Ceriths or Creepers
The Cerithiidae is a worldwide family of marine molluscs, most common in shallow water in tropical and subtropical regions. They are found in a range of habitats; sandy and coral areas around coral reefs, sand flats, a few species live in estuarine areas at the seaward side of mangroves, and a few live in deep water. They are microalgal or detritus feeders. Sexes are separate; eggs are laid in gelatinous winding strings attached to the substrate, from which larvae hatch into the plankton.
The family is divided into two subfamilies. Shells of the Cerithiinae are large, often with nodulose sculpture, well defined anterior canal, and are generally intertidal in habitat. Most of the tropical species belong to this subfamily. The other subfamily, the Bittiinae, has shells that are usually less than 10 mm in length, more elongate, and have a less well developed anterior canal. Among this subfamily are a few deepwater species.
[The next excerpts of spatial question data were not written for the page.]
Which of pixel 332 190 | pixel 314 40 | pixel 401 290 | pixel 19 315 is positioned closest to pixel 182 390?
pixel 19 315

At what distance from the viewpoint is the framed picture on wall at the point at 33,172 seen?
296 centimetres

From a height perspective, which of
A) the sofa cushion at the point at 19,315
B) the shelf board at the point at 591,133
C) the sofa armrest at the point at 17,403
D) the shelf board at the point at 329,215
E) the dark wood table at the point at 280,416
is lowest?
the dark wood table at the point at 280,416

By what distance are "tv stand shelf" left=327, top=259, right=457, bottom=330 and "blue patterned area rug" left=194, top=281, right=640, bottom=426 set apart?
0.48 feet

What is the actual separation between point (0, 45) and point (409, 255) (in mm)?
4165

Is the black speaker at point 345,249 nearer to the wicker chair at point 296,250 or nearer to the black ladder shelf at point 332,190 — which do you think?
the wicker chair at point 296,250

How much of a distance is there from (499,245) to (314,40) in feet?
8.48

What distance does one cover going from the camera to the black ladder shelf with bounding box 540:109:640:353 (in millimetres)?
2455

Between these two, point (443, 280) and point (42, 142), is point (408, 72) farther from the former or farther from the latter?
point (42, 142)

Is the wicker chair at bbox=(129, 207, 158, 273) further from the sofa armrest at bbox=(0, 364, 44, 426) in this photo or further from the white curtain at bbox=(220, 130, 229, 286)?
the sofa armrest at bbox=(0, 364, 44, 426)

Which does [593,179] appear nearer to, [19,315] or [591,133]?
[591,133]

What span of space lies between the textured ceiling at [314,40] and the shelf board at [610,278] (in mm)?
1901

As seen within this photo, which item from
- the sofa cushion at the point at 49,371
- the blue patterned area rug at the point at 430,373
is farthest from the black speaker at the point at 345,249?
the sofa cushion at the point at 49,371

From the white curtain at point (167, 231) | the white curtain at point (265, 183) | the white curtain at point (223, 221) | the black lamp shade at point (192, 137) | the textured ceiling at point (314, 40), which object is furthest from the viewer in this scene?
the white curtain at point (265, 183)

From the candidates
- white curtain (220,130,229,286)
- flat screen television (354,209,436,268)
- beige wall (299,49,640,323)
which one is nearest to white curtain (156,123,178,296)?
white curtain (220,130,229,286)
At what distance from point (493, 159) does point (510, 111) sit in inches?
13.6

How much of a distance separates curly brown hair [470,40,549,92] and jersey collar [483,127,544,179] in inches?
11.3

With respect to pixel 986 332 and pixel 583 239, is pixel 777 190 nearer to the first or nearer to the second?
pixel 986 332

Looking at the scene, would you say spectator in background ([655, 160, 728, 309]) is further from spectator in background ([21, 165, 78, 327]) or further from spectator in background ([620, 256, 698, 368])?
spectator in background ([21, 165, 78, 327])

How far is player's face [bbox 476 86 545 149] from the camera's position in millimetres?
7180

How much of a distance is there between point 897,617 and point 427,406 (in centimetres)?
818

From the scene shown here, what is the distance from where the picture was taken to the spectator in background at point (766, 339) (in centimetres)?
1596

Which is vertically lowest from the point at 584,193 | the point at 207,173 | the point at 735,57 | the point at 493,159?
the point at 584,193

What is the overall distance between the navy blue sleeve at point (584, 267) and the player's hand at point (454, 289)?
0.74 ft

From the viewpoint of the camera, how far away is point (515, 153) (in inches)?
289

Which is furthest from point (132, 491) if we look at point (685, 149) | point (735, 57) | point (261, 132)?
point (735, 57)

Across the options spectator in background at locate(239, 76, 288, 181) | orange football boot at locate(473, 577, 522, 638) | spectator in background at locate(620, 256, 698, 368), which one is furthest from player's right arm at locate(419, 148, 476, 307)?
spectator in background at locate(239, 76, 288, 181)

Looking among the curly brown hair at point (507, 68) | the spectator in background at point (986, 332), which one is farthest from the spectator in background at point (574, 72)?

There are nine species known from NSW, with representatives from both subfamilies. Six species of Cerithiinae are tropical species widespread in the Indo-West Pacific region that reach only into the north of the state. One of these, Cerithium coralium, is atypical in that it lives in a muddy habitat, in contrast to the sandy rock or coral habitat of most of the subfamily. The other three species are in the Bittiinae. Two of them, in the genus Cacozeliana, are small but of common occurrence, with a south-eastern and southern Australian distribution. The third species, in the genus Glyptozaria, is a small shell known from deep water of eastern Australia and Japan, but is probably more widely distributed.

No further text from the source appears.